GIVEN EXERCISE:
Copy each line of the listing below exactly.

━━━━━ TASK INPUT ━━━━━

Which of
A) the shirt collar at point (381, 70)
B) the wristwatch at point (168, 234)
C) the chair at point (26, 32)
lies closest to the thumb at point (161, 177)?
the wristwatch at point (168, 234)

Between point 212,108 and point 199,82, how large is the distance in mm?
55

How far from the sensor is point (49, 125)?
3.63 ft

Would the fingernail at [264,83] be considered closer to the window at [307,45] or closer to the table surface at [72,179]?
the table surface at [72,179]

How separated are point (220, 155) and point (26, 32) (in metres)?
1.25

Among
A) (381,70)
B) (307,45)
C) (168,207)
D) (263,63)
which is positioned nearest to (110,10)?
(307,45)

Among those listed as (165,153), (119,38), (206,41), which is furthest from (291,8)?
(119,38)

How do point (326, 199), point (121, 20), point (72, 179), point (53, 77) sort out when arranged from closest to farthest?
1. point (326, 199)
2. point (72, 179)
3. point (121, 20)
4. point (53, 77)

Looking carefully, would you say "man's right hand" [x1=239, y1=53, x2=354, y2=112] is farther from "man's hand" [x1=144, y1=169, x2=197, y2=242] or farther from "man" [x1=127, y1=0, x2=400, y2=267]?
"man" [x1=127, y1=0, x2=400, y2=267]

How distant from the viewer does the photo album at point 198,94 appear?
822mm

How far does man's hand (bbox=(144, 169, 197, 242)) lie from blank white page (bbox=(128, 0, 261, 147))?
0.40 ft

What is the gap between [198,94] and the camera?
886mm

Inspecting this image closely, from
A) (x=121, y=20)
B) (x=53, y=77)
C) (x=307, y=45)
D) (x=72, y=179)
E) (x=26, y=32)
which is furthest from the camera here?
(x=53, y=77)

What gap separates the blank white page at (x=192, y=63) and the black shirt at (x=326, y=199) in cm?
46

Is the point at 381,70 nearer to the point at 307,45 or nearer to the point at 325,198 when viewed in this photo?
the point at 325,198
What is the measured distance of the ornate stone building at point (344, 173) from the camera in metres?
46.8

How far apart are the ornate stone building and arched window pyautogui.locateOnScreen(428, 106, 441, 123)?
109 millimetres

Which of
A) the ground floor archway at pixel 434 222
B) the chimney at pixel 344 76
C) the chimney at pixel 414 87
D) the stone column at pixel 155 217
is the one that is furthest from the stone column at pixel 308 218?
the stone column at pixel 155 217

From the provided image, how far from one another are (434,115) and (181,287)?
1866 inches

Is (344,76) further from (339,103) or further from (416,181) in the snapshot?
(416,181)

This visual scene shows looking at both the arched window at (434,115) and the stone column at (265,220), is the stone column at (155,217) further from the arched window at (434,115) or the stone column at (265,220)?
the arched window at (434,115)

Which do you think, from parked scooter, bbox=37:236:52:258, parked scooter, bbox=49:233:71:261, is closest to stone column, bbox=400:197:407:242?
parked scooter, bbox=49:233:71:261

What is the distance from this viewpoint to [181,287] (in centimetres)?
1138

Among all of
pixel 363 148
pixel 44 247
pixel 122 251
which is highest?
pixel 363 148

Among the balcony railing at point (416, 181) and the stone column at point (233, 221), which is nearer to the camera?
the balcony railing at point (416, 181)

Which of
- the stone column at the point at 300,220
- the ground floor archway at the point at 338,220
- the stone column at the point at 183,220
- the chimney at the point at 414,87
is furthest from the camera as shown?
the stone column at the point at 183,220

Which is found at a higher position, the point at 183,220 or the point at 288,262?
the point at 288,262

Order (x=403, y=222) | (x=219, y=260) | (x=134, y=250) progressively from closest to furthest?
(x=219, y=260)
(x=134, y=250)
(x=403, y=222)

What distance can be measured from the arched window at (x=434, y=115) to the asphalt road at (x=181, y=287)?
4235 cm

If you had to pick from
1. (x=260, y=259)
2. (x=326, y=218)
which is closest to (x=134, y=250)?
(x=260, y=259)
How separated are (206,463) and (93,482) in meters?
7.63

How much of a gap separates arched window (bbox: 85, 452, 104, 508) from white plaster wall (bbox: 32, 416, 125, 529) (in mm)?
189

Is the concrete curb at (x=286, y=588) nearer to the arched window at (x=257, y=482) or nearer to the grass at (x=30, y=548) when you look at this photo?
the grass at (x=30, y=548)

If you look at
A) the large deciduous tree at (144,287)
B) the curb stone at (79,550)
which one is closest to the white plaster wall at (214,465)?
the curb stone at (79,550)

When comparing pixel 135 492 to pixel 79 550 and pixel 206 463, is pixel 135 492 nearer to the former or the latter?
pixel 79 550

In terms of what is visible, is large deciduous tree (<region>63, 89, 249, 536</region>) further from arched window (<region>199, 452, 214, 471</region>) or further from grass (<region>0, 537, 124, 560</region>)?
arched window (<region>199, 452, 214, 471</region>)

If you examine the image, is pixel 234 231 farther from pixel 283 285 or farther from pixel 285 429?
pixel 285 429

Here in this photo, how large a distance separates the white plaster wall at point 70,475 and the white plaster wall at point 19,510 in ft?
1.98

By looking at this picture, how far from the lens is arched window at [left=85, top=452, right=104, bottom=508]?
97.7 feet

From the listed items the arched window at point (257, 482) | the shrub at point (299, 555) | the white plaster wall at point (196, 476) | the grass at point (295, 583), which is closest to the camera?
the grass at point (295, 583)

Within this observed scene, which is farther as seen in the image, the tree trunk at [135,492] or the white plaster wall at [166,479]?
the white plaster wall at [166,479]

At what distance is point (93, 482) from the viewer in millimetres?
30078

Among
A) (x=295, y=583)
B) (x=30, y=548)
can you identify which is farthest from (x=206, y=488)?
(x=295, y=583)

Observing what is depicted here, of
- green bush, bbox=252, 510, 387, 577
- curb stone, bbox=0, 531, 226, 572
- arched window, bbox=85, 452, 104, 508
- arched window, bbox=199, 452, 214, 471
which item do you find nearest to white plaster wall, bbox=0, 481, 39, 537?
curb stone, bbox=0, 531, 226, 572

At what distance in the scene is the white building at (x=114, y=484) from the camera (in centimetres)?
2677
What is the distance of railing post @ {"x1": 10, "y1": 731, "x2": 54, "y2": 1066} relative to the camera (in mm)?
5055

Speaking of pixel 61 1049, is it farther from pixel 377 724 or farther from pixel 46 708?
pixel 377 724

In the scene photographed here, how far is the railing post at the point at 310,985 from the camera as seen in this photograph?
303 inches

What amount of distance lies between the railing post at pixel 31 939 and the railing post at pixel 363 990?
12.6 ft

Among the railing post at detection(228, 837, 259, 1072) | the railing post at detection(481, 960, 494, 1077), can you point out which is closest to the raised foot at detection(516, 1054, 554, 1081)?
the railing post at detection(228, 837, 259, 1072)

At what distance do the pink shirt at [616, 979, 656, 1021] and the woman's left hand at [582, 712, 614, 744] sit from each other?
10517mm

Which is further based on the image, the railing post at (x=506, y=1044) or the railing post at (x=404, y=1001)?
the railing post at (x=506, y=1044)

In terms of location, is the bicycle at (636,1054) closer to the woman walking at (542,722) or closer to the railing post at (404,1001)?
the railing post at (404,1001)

━━━━━

WRITTEN REPLY:
Which of
A) the shirt collar at point (381, 70)
B) the wristwatch at point (168, 234)
C) the chair at point (26, 32)
lies closest to the thumb at point (161, 177)?
the wristwatch at point (168, 234)

Between point 212,108 and point 199,82, how large is the distance in mm?
55

How far from the sensor is point (49, 125)?
3.63 ft

Would the fingernail at [264,83] be considered closer to the window at [307,45] or closer to the table surface at [72,179]?
the table surface at [72,179]

How separated are point (220, 155) and point (26, 32) (in metres)?
1.25

Among
A) (381,70)
B) (307,45)
C) (168,207)
D) (263,63)
which is positioned nearest to (110,10)?
(307,45)

Among those listed as (165,153), (119,38), (206,41), which is furthest from (291,8)?
(119,38)

How do point (326, 199), point (121, 20), point (72, 179), point (53, 77) sort out when arranged from closest to farthest?
1. point (326, 199)
2. point (72, 179)
3. point (121, 20)
4. point (53, 77)

Looking carefully, would you say "man's right hand" [x1=239, y1=53, x2=354, y2=112] is farther from "man's hand" [x1=144, y1=169, x2=197, y2=242] or farther from "man" [x1=127, y1=0, x2=400, y2=267]?
"man" [x1=127, y1=0, x2=400, y2=267]

How distant from the viewer does the photo album at point 198,94 appear?
822mm

How far does man's hand (bbox=(144, 169, 197, 242)) lie from blank white page (bbox=(128, 0, 261, 147))?
0.40 ft

What is the gap between [198,94] and the camera?
886mm

Inspecting this image closely, from
A) (x=121, y=20)
B) (x=53, y=77)
C) (x=307, y=45)
D) (x=72, y=179)
E) (x=26, y=32)
which is furthest from the camera here?
(x=53, y=77)

What gap separates the blank white page at (x=192, y=63) and the black shirt at (x=326, y=199) in cm?
46

Is the point at 381,70 nearer to the point at 307,45 or nearer to the point at 325,198 when viewed in this photo?
the point at 325,198
What is the measured distance of the ornate stone building at point (344, 173) from the camera in metres?
46.8

How far apart are the ornate stone building and arched window pyautogui.locateOnScreen(428, 106, 441, 123)?
109 millimetres

Which of
A) the ground floor archway at pixel 434 222
B) the chimney at pixel 344 76
C) the chimney at pixel 414 87
D) the stone column at pixel 155 217
is the one that is furthest from the stone column at pixel 308 218?
the stone column at pixel 155 217

From the provided image, how far from one another are (434,115) and (181,287)?
1866 inches

Is (344,76) further from (339,103) or further from (416,181) in the snapshot?
(416,181)

This visual scene shows looking at both the arched window at (434,115) and the stone column at (265,220), is the stone column at (155,217) further from the arched window at (434,115) or the stone column at (265,220)?
the arched window at (434,115)

Which do you think, from parked scooter, bbox=37:236:52:258, parked scooter, bbox=49:233:71:261, is closest to stone column, bbox=400:197:407:242?
parked scooter, bbox=49:233:71:261

What is the distance from this viewpoint to [181,287] (in centimetres)?
1138

Among all of
pixel 363 148
pixel 44 247
pixel 122 251
which is highest?
pixel 363 148

Among the balcony railing at point (416, 181) and the stone column at point (233, 221), which is nearer to the camera?
the balcony railing at point (416, 181)

Which of
- the stone column at the point at 300,220
- the ground floor archway at the point at 338,220
- the stone column at the point at 183,220
- the chimney at the point at 414,87
is furthest from the camera as shown?
the stone column at the point at 183,220

Which is found at a higher position, the point at 183,220 or the point at 288,262?
the point at 288,262

Order (x=403, y=222) | (x=219, y=260) | (x=134, y=250) progressively from closest to furthest?
(x=219, y=260)
(x=134, y=250)
(x=403, y=222)

What distance can be measured from the arched window at (x=434, y=115) to the asphalt road at (x=181, y=287)?
4235 cm

If you had to pick from
1. (x=260, y=259)
2. (x=326, y=218)
which is closest to (x=134, y=250)?
(x=260, y=259)
How separated are (206,463) and (93,482) in meters?
7.63

How much of a gap separates arched window (bbox: 85, 452, 104, 508) from white plaster wall (bbox: 32, 416, 125, 529) (in mm)?
189

Is the concrete curb at (x=286, y=588) nearer to the arched window at (x=257, y=482) or nearer to the grass at (x=30, y=548) when you look at this photo?
the grass at (x=30, y=548)

If you look at
A) the large deciduous tree at (144,287)
B) the curb stone at (79,550)
which one is closest to the white plaster wall at (214,465)?
the curb stone at (79,550)

When comparing pixel 135 492 to pixel 79 550 and pixel 206 463, is pixel 135 492 nearer to the former or the latter?
pixel 79 550

In terms of what is visible, is large deciduous tree (<region>63, 89, 249, 536</region>) further from arched window (<region>199, 452, 214, 471</region>) or further from grass (<region>0, 537, 124, 560</region>)?
arched window (<region>199, 452, 214, 471</region>)

If you examine the image, is pixel 234 231 farther from pixel 283 285 or farther from pixel 285 429?
pixel 285 429

Here in this photo, how large a distance separates the white plaster wall at point 70,475 and the white plaster wall at point 19,510 in ft?
1.98

By looking at this picture, how far from the lens is arched window at [left=85, top=452, right=104, bottom=508]?
97.7 feet

From the listed items the arched window at point (257, 482) | the shrub at point (299, 555) | the white plaster wall at point (196, 476) | the grass at point (295, 583), which is closest to the camera?
the grass at point (295, 583)

Within this observed scene, which is farther as seen in the image, the tree trunk at [135,492] or the white plaster wall at [166,479]?
the white plaster wall at [166,479]

At what distance is point (93, 482) from the viewer in millimetres?
30078

Among
A) (x=295, y=583)
B) (x=30, y=548)
can you identify which is farthest from (x=206, y=488)?
(x=295, y=583)

Observing what is depicted here, of
- green bush, bbox=252, 510, 387, 577
- curb stone, bbox=0, 531, 226, 572
- arched window, bbox=85, 452, 104, 508
- arched window, bbox=199, 452, 214, 471
which item do you find nearest to white plaster wall, bbox=0, 481, 39, 537?
curb stone, bbox=0, 531, 226, 572

At what distance in the scene is the white building at (x=114, y=484) from the camera (in centimetres)?
2677
What is the distance of railing post @ {"x1": 10, "y1": 731, "x2": 54, "y2": 1066} relative to the camera (in mm)?
5055

Speaking of pixel 61 1049, is it farther from pixel 377 724 or farther from pixel 46 708?
pixel 377 724

In the scene photographed here, how far is the railing post at the point at 310,985 from the camera as seen in this photograph?
303 inches

What amount of distance lies between the railing post at pixel 31 939 and the railing post at pixel 363 990?
12.6 ft

Among the railing post at detection(228, 837, 259, 1072) | the railing post at detection(481, 960, 494, 1077), can you point out which is closest to the raised foot at detection(516, 1054, 554, 1081)?
the railing post at detection(228, 837, 259, 1072)

At what distance do the pink shirt at [616, 979, 656, 1021] and the woman's left hand at [582, 712, 614, 744] sit from each other?
10517mm

Which is further based on the image, the railing post at (x=506, y=1044) or the railing post at (x=404, y=1001)?
the railing post at (x=506, y=1044)

In terms of location, is the bicycle at (636,1054) closer to the woman walking at (542,722) or closer to the railing post at (404,1001)?
the railing post at (404,1001)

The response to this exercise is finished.